Page text:
::::::::

Before Mr. Osborn announced his campaign late last year, his only leadership role had been leading his union on strike at an Omaha Kellogg’s cereal plant in 2021. With little money and almost no name recognition, the mechanic crisscrossed Nebraska, leaning on union workers far from the Democratic pockets of Omaha and Lincoln while rejecting the endorsement of the Nebraska Democratic Party.
He tried to prove his independence with a pro-gun, tough-on-the-border message, but he also favored abortion rights and new rules to make it easier for unions to organize.
Mainly, though, his biggest calling card was his genuine working-class identity and a penchant for listening. It wasn’t a particularly substantive campaign — he still struggles to articulate the policies that distinguished him from Republicans and Democrats — but it was one that avoided the impression that many Democrats leave, that in appealing to working-class voters, they talk down to them.
“I’m not a huge political person,” Mr. Osborn allowed. “I’m not certain how many people ran similar to me, numbers-wise. I can just tell you I spoke to people like a person. And that was the secret to my almost success.”
He added, “I had 180 publicly advertised events; a lot of those people in the events were just like me, people who live paycheck to paycheck, working for a living.”
“And whether it was a group of five or a group of 80, we would sit down, focus on issues and try to resolve things,” he said.
The most resonant issues, he said, revolved around the yawning wealth gap between the billionaire classes on the coasts and virtually everyone else in the middle. Advocacy, he said, should not be built around forcing everyone to share but creating “an equal playing field” where “mom-and-pop shops” are able to compete with prices of chain stores like the Dollar Generals commonplace in Nebraska’s small towns.
For much of this year, Ms. Fischer and the Republican campaign apparatus in Washington largely ignored Mr. Osborn, but last month, as polling showed a tight race, Republican super PACs and operatives swept in to rescue Ms. Fischer. A blitz of advertising portrayed Mr. Osborn as “a Democrat in disguise.” The race also turned personal, with attacks on his family.
Mr. Osborn, a political neophyte, remains angry and hurt by the way the campaign closed.
“I’ve been in a hole, licking my wounds,” he said, before adding that he can’t afford to take any more time off.
“I’m going back to work tomorrow as a steamfitter because I tried to call all my bill collectors,” he said, and they didn’t care “that I ran a close Senate race. They want their money, they want their mortgage, they want their car payments, their insurance, their electrical bills.”
Even now, with the campaign over, he insists he is an independent, although he has supported Democrats in the past. But he said his super PAC’s recruitment of genuinely working-class candidates will be nonpartisan. He does not care what party they want to run with, as long as they truly come from the working class.
“If I have to go around the country on my weekends to help other working-class people get a seat at their table,” he said, “whether that’s state legislatures or county boards, however that looks, that’s how I want to help.”

::::::::

Dataset listing
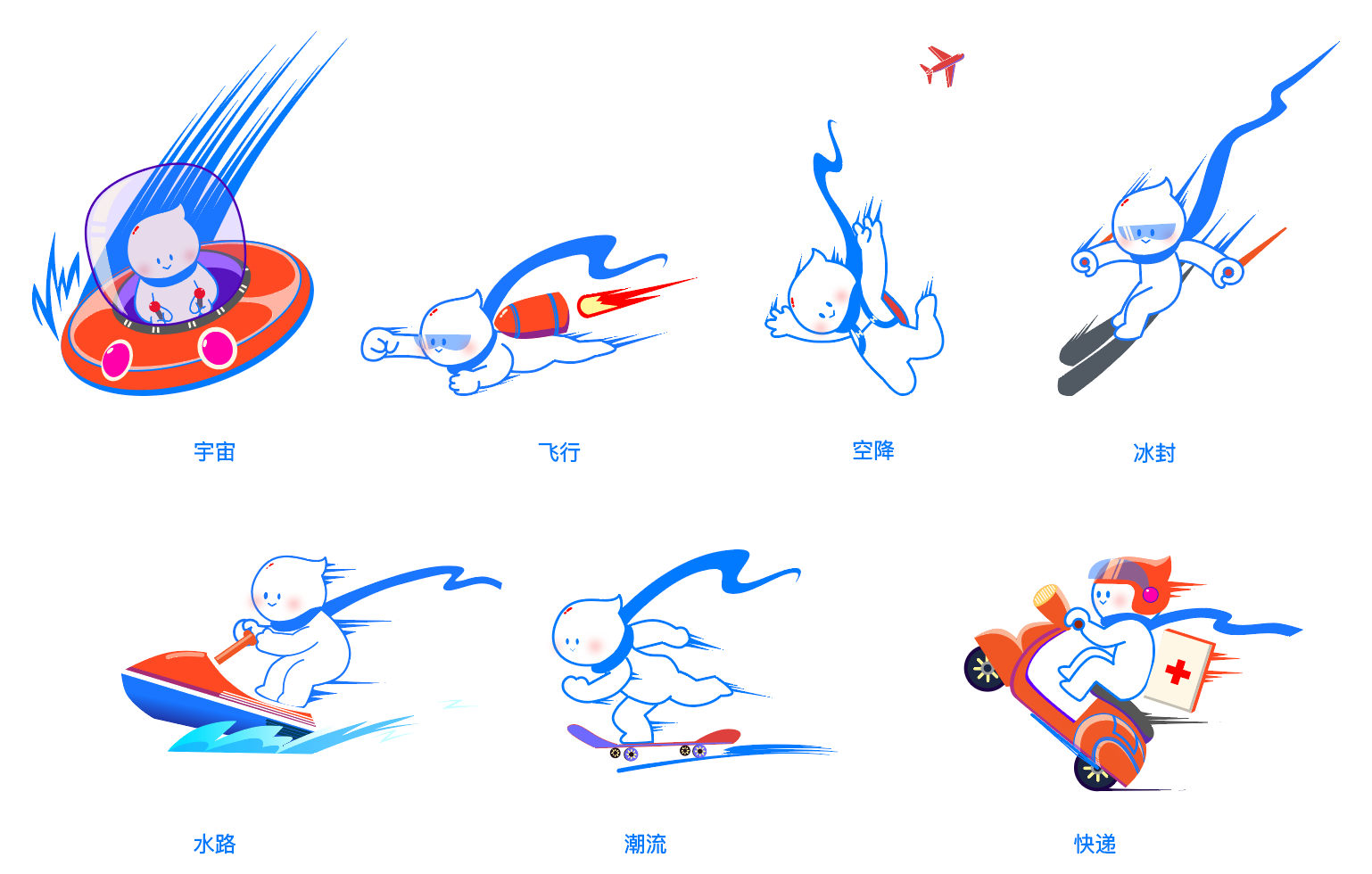 宇宙

飞行

空降

冰封

水路

潮流

快递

::::::::

Assigned task:
Repeat word for word everything in the passage about Mr. Osborn's Senate campaign from "For much of" down to "on his family.".

Output of the task:
For much of this year, Ms. Fischer and the Republican campaign apparatus in Washington largely ignored Mr. Osborn, but last month, as polling showed a tight race, Republican super PACs and operatives swept in to rescue Ms. Fischer. A blitz of advertising portrayed Mr. Osborn as “a Democrat in disguise.” The race also turned personal, with attacks on his family.